Fig. 3.

Depletion of α-COP reduces the release of APP fragments. (A) Combined results of ELISA measurements of murine Aβ−42 in N2a cells show decreased Aβ−42 in cell culture media from a clonal line with stable expression of shRNA against COPA (shCOPA) compared with a control clone expressing shRNA against GFP (shGFP). Similar results were detected from a clonal line of N2a cells expressing stably expressing human APP₆₉₅ in addition to the shRNA. Combined results of ELISA measurements of Aβ−42 in SH-SY5Y cells show a similar significant decrease in Aβ−42 from cells where the level of α-COP protein has been reduced by CRISPR editing of the COPA gene. (B) This graph depicts the combined results of multiple luciferase assays in SH-SY5Y cells expressing a reporter plasmid to measure the formation of the AICD following cleavage of APP₆₉₅ by γ-secretase.

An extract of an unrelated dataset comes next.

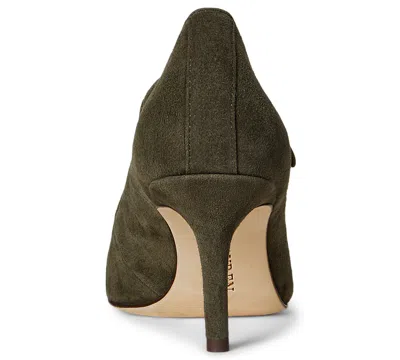Ralph Lauren Women's Lanette Mary Jane Pump In Green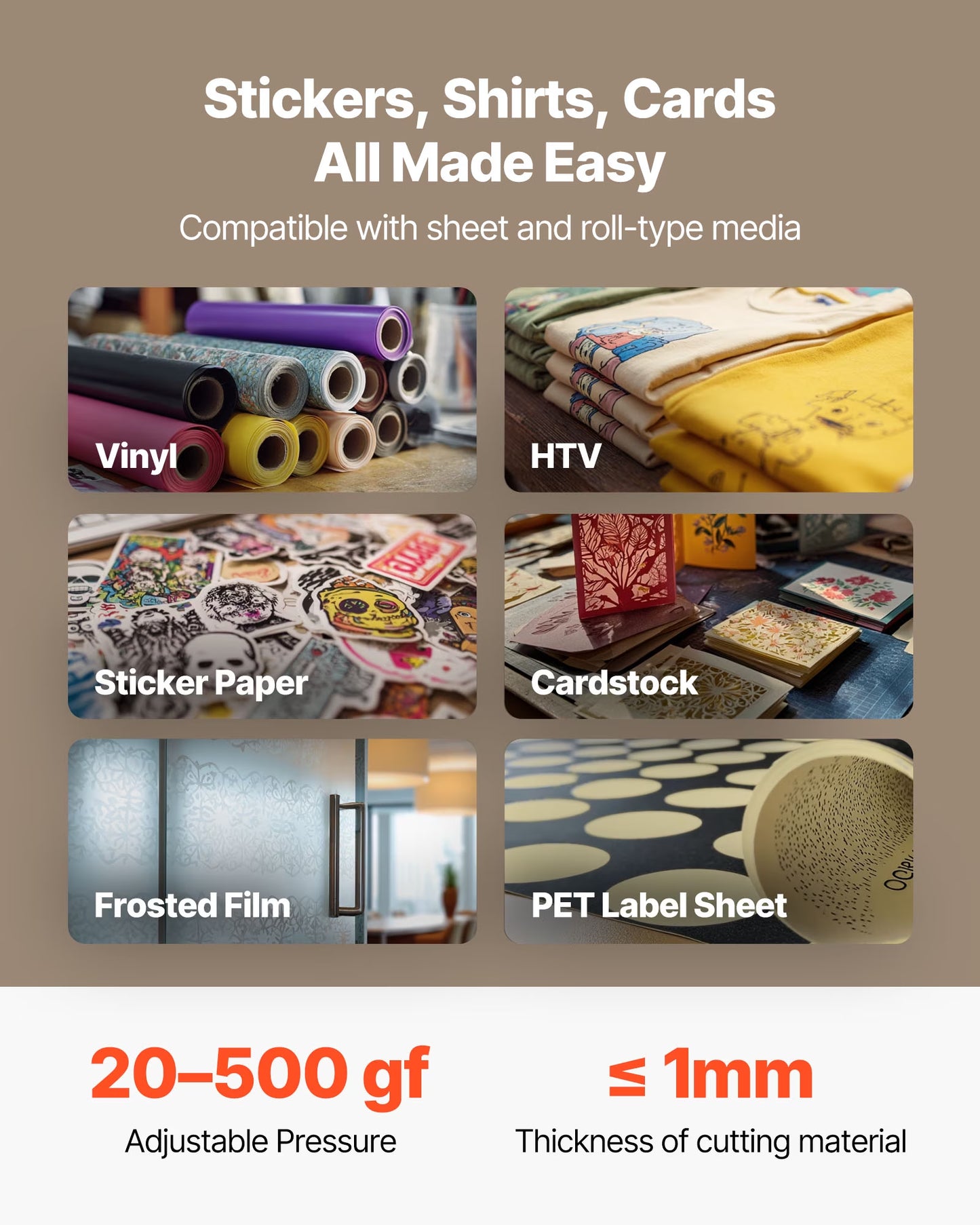 VEVOR Vinyl Cutter Machine, 28 Inch Max Feed Width, Dual Blades, Adjustable Force and Speed, LED Display, Vinyl Plotter Cutter Printer Bundle with Sticker Sheets, Transfer Film, Signmaster Software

Reducing α-COP protein by CRISPR gene editing resulted in decreased luciferase signal compared with control cells expressing the pLentiCRISPRv2 with a nonspecific gRNA. (C) Quantitative RT-PCR shows that reducing the levels of α-COP in the presence of APP₆₉₅ induces modest ER stress compared with controls. Error bars represent standard error of the mean, and asterisk denotes statistical significance p < 0.05. n.s. = not significant.